* [Task brief]: Please write out every line of the entries below as a JSON list of strings, one string per line, with blank lines dropped and the pictures left out.

(begin)

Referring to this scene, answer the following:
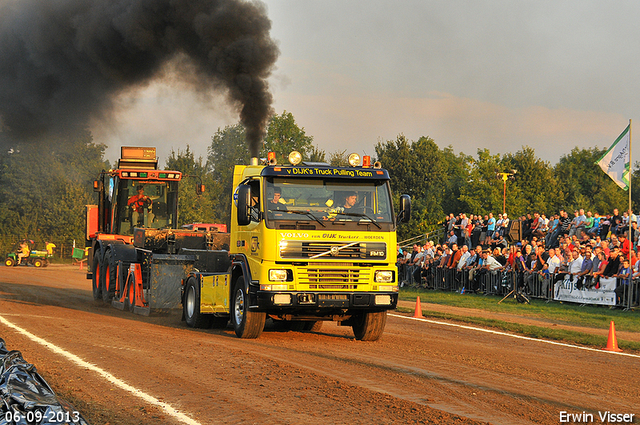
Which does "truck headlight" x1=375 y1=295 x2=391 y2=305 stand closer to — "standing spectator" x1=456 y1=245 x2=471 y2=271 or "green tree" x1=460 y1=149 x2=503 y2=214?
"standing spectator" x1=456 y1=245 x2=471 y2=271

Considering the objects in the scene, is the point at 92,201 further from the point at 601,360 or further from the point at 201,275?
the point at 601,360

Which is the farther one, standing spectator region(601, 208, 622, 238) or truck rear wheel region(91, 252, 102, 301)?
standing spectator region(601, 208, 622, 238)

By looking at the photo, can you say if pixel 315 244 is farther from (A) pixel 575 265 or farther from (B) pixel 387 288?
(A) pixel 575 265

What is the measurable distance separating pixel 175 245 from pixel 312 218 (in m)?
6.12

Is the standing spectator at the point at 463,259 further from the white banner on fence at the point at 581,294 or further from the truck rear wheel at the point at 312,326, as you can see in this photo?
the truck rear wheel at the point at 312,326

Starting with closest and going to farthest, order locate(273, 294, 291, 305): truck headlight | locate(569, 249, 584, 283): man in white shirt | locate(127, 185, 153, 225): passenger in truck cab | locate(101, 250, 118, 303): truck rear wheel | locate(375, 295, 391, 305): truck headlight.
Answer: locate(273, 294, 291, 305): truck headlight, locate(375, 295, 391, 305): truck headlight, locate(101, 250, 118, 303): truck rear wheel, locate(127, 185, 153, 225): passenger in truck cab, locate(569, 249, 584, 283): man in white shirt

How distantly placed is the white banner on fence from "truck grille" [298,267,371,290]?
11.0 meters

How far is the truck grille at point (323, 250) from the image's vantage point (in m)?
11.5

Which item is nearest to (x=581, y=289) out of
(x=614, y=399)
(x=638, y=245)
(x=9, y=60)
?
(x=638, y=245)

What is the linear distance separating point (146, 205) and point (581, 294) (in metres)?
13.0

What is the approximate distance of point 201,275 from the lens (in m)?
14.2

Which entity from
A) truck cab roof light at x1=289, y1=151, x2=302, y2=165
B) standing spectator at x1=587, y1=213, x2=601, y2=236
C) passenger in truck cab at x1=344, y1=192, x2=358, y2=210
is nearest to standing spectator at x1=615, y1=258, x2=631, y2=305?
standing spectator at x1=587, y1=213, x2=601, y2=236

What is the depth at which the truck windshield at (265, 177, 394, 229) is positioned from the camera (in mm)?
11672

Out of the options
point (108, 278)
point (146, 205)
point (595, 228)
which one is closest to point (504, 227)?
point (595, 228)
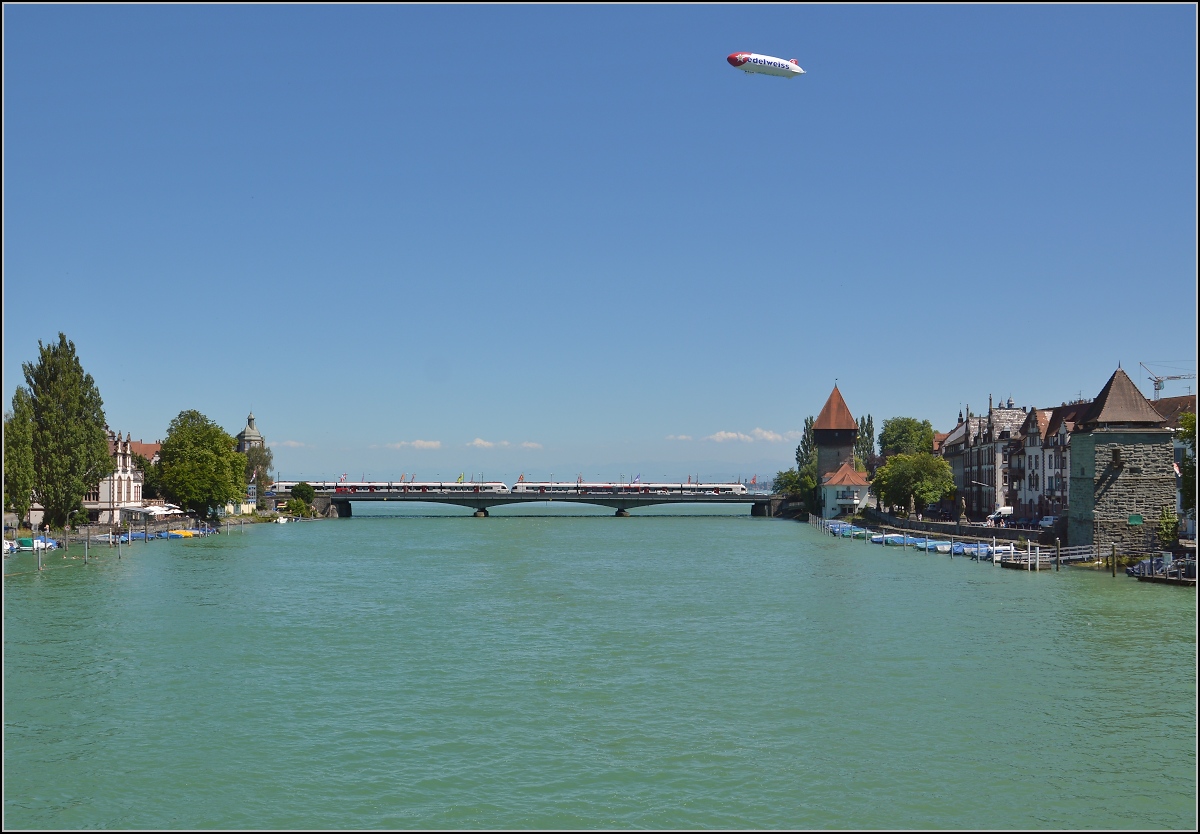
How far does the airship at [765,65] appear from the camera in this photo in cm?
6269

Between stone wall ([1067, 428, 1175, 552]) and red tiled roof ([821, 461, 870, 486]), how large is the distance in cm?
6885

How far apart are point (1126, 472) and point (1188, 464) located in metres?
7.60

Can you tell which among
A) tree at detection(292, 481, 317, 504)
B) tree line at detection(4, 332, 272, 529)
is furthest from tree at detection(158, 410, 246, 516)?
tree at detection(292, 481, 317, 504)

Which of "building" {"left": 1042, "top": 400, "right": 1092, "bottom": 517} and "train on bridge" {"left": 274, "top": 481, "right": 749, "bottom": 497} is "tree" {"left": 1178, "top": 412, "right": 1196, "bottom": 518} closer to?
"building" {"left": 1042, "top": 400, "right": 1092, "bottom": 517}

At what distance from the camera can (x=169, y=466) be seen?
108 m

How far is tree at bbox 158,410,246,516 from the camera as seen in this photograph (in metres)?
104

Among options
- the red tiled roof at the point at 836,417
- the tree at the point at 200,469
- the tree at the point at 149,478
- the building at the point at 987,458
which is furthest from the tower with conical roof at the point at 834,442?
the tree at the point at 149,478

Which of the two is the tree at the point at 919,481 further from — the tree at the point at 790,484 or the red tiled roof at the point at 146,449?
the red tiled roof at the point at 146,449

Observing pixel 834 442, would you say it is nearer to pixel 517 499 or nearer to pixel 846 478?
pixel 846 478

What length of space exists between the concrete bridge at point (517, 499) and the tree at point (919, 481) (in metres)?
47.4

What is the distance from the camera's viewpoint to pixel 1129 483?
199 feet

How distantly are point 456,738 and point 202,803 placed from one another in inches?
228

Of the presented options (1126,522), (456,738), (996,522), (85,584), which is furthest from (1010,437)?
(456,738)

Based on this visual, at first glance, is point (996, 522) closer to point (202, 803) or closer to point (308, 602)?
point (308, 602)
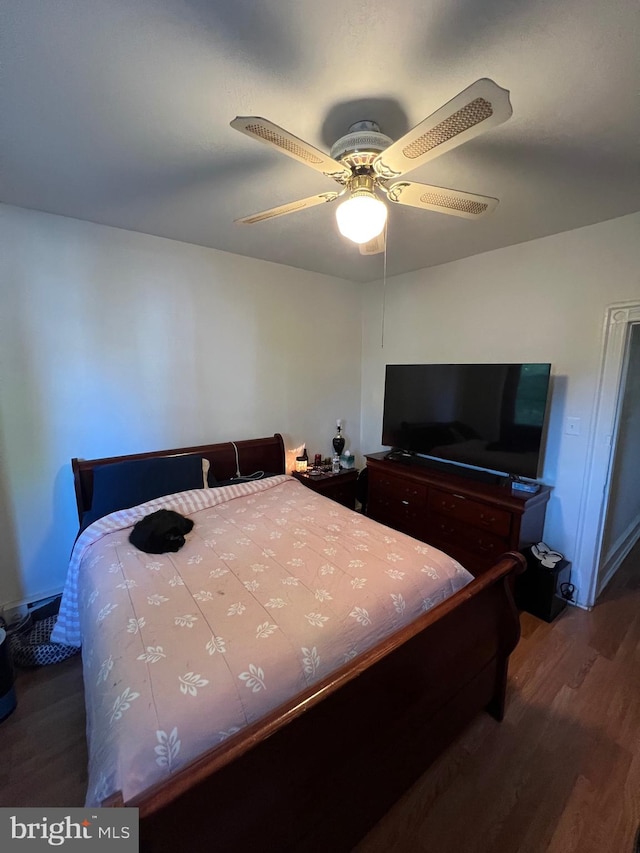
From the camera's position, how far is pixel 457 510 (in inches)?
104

(end)

* [Output for this exercise]:
[
  "Referring to this scene, answer the following:",
  "Which does \"truck headlight\" x1=375 y1=295 x2=391 y2=305 stand closer to — \"standing spectator\" x1=456 y1=245 x2=471 y2=271 or \"green tree\" x1=460 y1=149 x2=503 y2=214?",
  "\"standing spectator\" x1=456 y1=245 x2=471 y2=271",
  "Considering the objects in the scene, is the point at 92,201 further from the point at 601,360 or further from the point at 201,275?",
  "the point at 601,360",
  "Which is the farther one, standing spectator region(601, 208, 622, 238) or truck rear wheel region(91, 252, 102, 301)?",
  "standing spectator region(601, 208, 622, 238)",
  "By looking at the photo, can you say if pixel 315 244 is farther from (A) pixel 575 265 or farther from (B) pixel 387 288?",
  "(A) pixel 575 265",
  "What is the measurable distance separating pixel 175 245 from pixel 312 218 (in m)?",
  "6.12",
  "Is the standing spectator at the point at 463,259 further from the white banner on fence at the point at 581,294 or further from the truck rear wheel at the point at 312,326, as you can see in this photo?",
  "the truck rear wheel at the point at 312,326",
  "Starting with closest and going to farthest, order locate(273, 294, 291, 305): truck headlight | locate(569, 249, 584, 283): man in white shirt | locate(127, 185, 153, 225): passenger in truck cab | locate(101, 250, 118, 303): truck rear wheel | locate(375, 295, 391, 305): truck headlight.",
  "Answer: locate(273, 294, 291, 305): truck headlight, locate(375, 295, 391, 305): truck headlight, locate(101, 250, 118, 303): truck rear wheel, locate(127, 185, 153, 225): passenger in truck cab, locate(569, 249, 584, 283): man in white shirt",
  "How distantly placed is the white banner on fence from \"truck grille\" [298,267,371,290]?",
  "11.0 meters",
  "How far is the truck grille at point (323, 250) from the image's vantage point (in m)?",
  "11.5",
  "Which item is nearest to (x=581, y=289) out of",
  "(x=614, y=399)",
  "(x=638, y=245)",
  "(x=9, y=60)",
  "?",
  "(x=638, y=245)",
  "What is the linear distance separating point (146, 205) and point (581, 294) (in metres)?",
  "13.0",
  "What is the approximate distance of point 201,275 from the lens (in m)?",
  "14.2",
  "Which entity from",
  "A) truck cab roof light at x1=289, y1=151, x2=302, y2=165",
  "B) standing spectator at x1=587, y1=213, x2=601, y2=236",
  "C) passenger in truck cab at x1=344, y1=192, x2=358, y2=210",
  "is nearest to standing spectator at x1=615, y1=258, x2=631, y2=305?",
  "standing spectator at x1=587, y1=213, x2=601, y2=236",
  "What is the depth at which the truck windshield at (265, 177, 394, 229) is positioned from the camera (in mm)?",
  "11672",
  "Out of the options",
  "point (108, 278)",
  "point (146, 205)",
  "point (595, 228)",
  "which one is closest to point (504, 227)?",
  "point (595, 228)",
  "How far does the airship at [765,65] appear from the camera in this photo in cm?",
  "6269",
  "Between stone wall ([1067, 428, 1175, 552]) and red tiled roof ([821, 461, 870, 486]), how large is the distance in cm?",
  "6885",
  "How far apart are point (1126, 472) and point (1188, 464) located in metres?",
  "7.60",
  "Can you tell which among",
  "A) tree at detection(292, 481, 317, 504)",
  "B) tree line at detection(4, 332, 272, 529)",
  "is furthest from tree at detection(158, 410, 246, 516)?",
  "tree at detection(292, 481, 317, 504)",
  "Which of \"building\" {\"left\": 1042, \"top\": 400, \"right\": 1092, \"bottom\": 517} and \"train on bridge\" {\"left\": 274, \"top\": 481, \"right\": 749, \"bottom\": 497} is \"tree\" {\"left\": 1178, \"top\": 412, \"right\": 1196, \"bottom\": 518} closer to?",
  "\"building\" {\"left\": 1042, \"top\": 400, \"right\": 1092, \"bottom\": 517}",
  "At what distance from the camera can (x=169, y=466) be seen?",
  "108 m",
  "How far is tree at bbox 158,410,246,516 from the camera as seen in this photograph (in metres)?",
  "104",
  "Among options",
  "- the red tiled roof at the point at 836,417",
  "- the tree at the point at 200,469",
  "- the tree at the point at 149,478",
  "- the building at the point at 987,458",
  "which is furthest from the tower with conical roof at the point at 834,442?",
  "the tree at the point at 149,478",
  "Which of the two is the tree at the point at 919,481 further from — the tree at the point at 790,484 or the red tiled roof at the point at 146,449?",
  "the red tiled roof at the point at 146,449",
  "Observing pixel 834 442, would you say it is nearer to pixel 517 499 or nearer to pixel 846 478?",
  "pixel 846 478",
  "What length of space exists between the concrete bridge at point (517, 499) and the tree at point (919, 481) (in metres)?",
  "47.4",
  "What is the distance from the camera's viewpoint to pixel 1129 483?",
  "199 feet",
  "How distantly are point 456,738 and point 202,803 placed from one another in inches?",
  "228",
  "Of the presented options (1126,522), (456,738), (996,522), (85,584), which is furthest from (1010,437)?",
  "(456,738)",
  "Based on this visual, at first glance, is point (996, 522) closer to point (202, 803) or closer to point (308, 602)?",
  "point (308, 602)",
  "From the camera's position, how far is pixel 457 510 (in inches)?",
  "104"
]